Narra a denúncia que, em 29 de abril de 2009, agentes de fiscalização do DNPM realizaram uma vistoria no local que se refere o Ofício nº 3BPAmb-301/410/08, a saber, junto à ponte do bairro Menino Jesus, na Fazenda Paraúna, em Caçapava/SP, onde constataram a presença de 02 (duas ) dragas em operação no leito do Rio Paraíba, um conjunto de barcaça-rebocador sendo carregado com areia e a tubulação de recalque para a pilha. Anteriormente, policiais militares ambientais e técnicos da CETESB haviam vistoriado o local e constatado a extração ilegal, apreendendo 500 metros cúbicos de areia.
Relata que na oportunidade, ao verificarem que o acusado não detinha o título mineral que o habilitava à lavra, estando o processo em fase de requerimento de pesquisa, tais agentes determinaram, imediatamente, a paralisação dos trabalhos, sendo atendidos de pronto.

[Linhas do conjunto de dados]
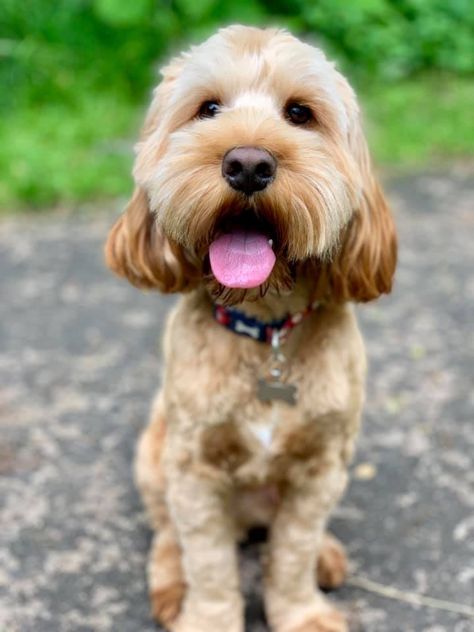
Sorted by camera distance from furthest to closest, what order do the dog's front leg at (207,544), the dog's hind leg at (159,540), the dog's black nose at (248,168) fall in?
the dog's hind leg at (159,540), the dog's front leg at (207,544), the dog's black nose at (248,168)

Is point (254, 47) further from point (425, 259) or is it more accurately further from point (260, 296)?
point (425, 259)

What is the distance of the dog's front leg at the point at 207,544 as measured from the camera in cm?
233

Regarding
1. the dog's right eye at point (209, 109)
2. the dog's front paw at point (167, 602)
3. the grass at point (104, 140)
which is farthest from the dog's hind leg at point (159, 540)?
the grass at point (104, 140)

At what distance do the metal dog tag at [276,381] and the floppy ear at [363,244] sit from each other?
0.20 m

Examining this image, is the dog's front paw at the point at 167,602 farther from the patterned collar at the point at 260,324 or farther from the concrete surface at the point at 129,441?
the patterned collar at the point at 260,324

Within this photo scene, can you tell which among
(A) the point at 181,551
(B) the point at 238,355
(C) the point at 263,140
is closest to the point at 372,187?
(C) the point at 263,140

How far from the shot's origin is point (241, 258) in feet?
6.57

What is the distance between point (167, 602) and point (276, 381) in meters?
0.72

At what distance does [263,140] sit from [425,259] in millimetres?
2754

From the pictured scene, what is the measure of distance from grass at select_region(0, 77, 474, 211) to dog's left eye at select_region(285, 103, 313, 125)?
126 inches

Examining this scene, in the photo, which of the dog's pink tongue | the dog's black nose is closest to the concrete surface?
the dog's pink tongue

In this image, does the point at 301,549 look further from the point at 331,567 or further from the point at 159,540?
→ the point at 159,540

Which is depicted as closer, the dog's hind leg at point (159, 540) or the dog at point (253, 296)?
the dog at point (253, 296)

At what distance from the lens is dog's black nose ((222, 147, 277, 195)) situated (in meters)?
1.87
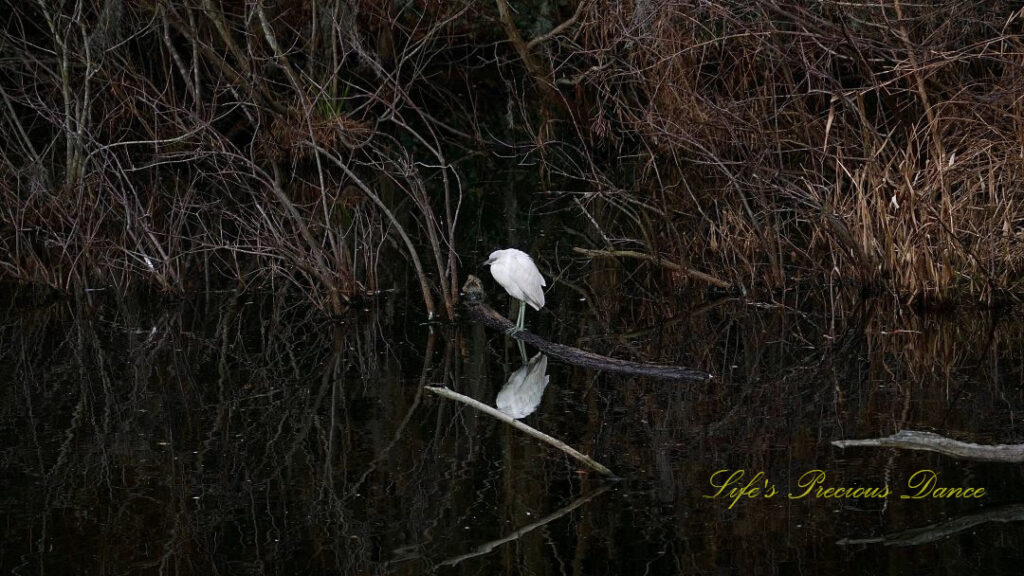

Tarefa> Copie integralmente o trecho do documento, sem mudar nada.

Resposta>
Narra a denúncia que, em 29 de abril de 2009, agentes de fiscalização do DNPM realizaram uma vistoria no local que se refere o Ofício nº 3BPAmb-301/410/08, a saber, junto à ponte do bairro Menino Jesus, na Fazenda Paraúna, em Caçapava/SP, onde constataram a presença de 02 (duas ) dragas em operação no leito do Rio Paraíba, um conjunto de barcaça-rebocador sendo carregado com areia e a tubulação de recalque para a pilha. Anteriormente, policiais militares ambientais e técnicos da CETESB haviam vistoriado o local e constatado a extração ilegal, apreendendo 500 metros cúbicos de areia.
Relata que na oportunidade, ao verificarem que o acusado não detinha o título mineral que o habilitava à lavra, estando o processo em fase de requerimento de pesquisa, tais agentes determinaram, imediatamente, a paralisação dos trabalhos, sendo atendidos de pronto.